While Folding@home is one of the well-known distributed computing projects, there are many more out there that use idle computers to carry out various kinds of research in the fields of astronomy, chemistry, biology, climatology, mathematics, and physics. A leading initiative that is popular among researchers is the Berkeley Open Infrastructure for Network Computing (BOINC). Unlike FAH, which is purpose-built for protein folding, BOINC allows many other types of projects to use their software and take advantage of distributed computing. The World Community Grid is another initiative that aids research in health, poverty, and sustainability.

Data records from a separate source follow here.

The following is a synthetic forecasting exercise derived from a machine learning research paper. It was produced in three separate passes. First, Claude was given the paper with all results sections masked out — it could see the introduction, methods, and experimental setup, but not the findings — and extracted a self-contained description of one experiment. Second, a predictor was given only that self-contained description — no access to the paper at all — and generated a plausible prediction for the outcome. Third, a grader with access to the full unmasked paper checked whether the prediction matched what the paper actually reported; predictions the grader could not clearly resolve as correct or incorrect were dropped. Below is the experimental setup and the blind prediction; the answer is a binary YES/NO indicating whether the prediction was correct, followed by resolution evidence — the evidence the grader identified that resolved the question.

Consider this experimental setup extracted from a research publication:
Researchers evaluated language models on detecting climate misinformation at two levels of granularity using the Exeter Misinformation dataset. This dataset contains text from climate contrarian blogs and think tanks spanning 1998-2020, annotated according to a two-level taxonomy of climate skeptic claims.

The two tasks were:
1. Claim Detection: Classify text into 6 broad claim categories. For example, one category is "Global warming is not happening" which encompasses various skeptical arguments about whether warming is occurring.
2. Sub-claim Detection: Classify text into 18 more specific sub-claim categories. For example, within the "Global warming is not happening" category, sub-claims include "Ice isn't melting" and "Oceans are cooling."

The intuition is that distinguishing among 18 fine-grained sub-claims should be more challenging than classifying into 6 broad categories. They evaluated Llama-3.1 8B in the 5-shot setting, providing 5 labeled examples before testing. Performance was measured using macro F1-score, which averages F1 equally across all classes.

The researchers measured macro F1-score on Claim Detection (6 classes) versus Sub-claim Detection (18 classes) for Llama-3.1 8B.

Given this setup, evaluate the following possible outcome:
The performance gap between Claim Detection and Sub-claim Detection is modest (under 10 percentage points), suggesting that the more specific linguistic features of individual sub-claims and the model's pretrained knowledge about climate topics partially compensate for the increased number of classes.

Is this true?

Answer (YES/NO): NO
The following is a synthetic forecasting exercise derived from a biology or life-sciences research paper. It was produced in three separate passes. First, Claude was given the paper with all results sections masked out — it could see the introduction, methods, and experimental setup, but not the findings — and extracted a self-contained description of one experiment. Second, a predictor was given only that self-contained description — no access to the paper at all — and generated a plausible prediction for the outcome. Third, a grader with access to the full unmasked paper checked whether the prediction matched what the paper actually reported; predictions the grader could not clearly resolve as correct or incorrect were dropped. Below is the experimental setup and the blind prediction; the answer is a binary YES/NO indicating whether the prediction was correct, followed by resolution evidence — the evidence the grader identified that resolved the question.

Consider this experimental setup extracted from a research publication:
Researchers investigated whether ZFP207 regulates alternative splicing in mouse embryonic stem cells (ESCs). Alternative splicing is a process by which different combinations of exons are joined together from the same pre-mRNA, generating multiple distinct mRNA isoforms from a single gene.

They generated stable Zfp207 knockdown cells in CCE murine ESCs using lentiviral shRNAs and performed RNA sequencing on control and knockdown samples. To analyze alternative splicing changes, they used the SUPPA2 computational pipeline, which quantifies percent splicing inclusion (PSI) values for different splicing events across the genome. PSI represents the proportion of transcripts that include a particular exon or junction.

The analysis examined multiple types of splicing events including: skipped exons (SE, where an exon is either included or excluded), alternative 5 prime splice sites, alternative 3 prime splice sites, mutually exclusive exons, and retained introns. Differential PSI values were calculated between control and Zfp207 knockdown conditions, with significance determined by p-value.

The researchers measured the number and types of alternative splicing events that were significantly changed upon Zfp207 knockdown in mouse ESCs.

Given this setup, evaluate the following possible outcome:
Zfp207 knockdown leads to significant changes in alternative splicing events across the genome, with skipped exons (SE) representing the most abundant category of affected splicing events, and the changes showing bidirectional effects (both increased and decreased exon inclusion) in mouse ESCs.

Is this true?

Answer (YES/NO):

FightAIDS@home and Outsmart Ebola Together are helping to save lives right now while SETI@home has been helping search for alien life for the last 20 years and ClimatePrediction.net is trying to forecast the weather 100 years into the future.
Whether you want to share your computer with FAH for the fight against the 2019 coronavirus or with one of the many other projects listed here and here, you now know how to contribute to some of the world’s most pressing challenges in your own small yet powerful way.